Colui che esercita il potere deve quindi agire rispettando i diritti e la giustizia, che come si può a questo punto capire, vanno di pari passo e sono strettamente legati.
Ci sarà una convivenza civile fino a quando non vi sarà abuso di potere, fino a quando non verranno schiacciati i diritti dell’uomo.
Per il rispetto delle leggi (quindi dei diritti degli altri) non sempre è sufficiente l’invito a essere civili e si deve quindi ricorrere a delle punizioni. Queste devono essere adeguate al “crimine” commesso e devono provocare una riflessione che porti a capire ciò che è giusto o meno.
In una società realmente civile non dovrebbe essere necessario l’uso di punizioni, perché le persone dovrebbero completamente autocontrollarsi capendo che un’azione sbagliata non danneggerebbe solo gli altri, ma anche se stesso.

Esempio



  


  1. giorgio

    Una domanda relativa al tema sulla civile convivenza: chi le stabilisce le migliori condizioni, i tecnici, la divulgazione, e comunque tutto quello che in pratica ci viene dall'alto oppure il singolo?

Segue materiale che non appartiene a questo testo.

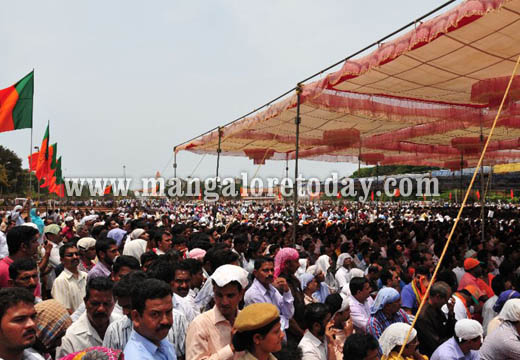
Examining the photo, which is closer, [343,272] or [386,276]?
[386,276]

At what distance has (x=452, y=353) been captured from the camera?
10.6 ft

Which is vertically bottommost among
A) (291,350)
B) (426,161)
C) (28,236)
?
(291,350)

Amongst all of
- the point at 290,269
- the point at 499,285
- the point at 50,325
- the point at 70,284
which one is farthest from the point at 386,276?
the point at 50,325

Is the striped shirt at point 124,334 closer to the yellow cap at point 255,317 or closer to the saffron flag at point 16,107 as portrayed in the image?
the yellow cap at point 255,317

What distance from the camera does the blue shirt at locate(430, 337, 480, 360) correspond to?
3229 millimetres

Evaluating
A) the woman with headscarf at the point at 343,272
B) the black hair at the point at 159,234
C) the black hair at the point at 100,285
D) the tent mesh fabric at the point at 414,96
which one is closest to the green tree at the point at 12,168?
the tent mesh fabric at the point at 414,96

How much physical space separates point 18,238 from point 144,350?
249 centimetres

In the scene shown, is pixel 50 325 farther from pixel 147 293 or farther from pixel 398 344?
pixel 398 344

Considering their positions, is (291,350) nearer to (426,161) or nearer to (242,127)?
(242,127)

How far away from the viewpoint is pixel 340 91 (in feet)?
26.3

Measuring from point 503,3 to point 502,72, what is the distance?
284 cm

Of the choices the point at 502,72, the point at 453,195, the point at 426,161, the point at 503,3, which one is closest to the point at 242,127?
the point at 502,72

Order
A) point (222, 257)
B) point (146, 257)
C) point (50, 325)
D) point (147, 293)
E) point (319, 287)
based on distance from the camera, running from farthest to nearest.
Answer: point (319, 287)
point (146, 257)
point (222, 257)
point (50, 325)
point (147, 293)

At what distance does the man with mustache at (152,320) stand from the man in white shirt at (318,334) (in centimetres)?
117
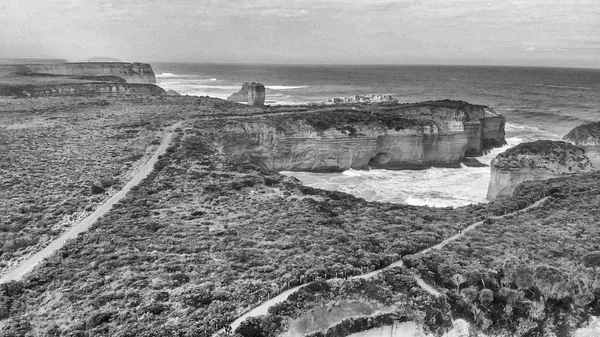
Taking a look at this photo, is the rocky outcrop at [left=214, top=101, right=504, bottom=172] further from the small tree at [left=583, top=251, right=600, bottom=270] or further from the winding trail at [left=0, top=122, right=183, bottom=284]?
the small tree at [left=583, top=251, right=600, bottom=270]

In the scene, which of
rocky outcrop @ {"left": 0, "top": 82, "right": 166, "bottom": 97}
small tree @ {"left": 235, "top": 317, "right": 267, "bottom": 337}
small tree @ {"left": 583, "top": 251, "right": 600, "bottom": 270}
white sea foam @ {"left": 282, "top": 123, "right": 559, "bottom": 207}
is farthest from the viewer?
rocky outcrop @ {"left": 0, "top": 82, "right": 166, "bottom": 97}

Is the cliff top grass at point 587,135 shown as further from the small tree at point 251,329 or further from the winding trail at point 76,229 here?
the small tree at point 251,329

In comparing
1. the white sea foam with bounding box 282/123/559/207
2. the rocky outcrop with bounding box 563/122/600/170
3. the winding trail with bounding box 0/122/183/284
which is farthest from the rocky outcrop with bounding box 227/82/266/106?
the rocky outcrop with bounding box 563/122/600/170

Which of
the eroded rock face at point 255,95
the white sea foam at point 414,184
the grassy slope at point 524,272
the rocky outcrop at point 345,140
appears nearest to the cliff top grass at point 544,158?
the white sea foam at point 414,184

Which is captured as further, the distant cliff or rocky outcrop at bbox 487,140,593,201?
the distant cliff

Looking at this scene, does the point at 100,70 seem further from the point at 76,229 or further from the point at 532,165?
the point at 532,165

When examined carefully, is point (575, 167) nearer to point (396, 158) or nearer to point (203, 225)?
point (396, 158)

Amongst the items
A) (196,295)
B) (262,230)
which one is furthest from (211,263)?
(262,230)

A mio parere le migliori condizioni sono principalmente una cosa soggettiva altrimenti si cade nel appiattimento culturale. E' certamente una questione di capacità di autonomia che deriva dalla educazione, principalmente quella trasmessa dalla famiglia, quindi una questione di libertà ben assimilata: la libertà "di" in armonia con la libertà "da", come si dice: che la propria liberta non prevarichi quella del prossimo.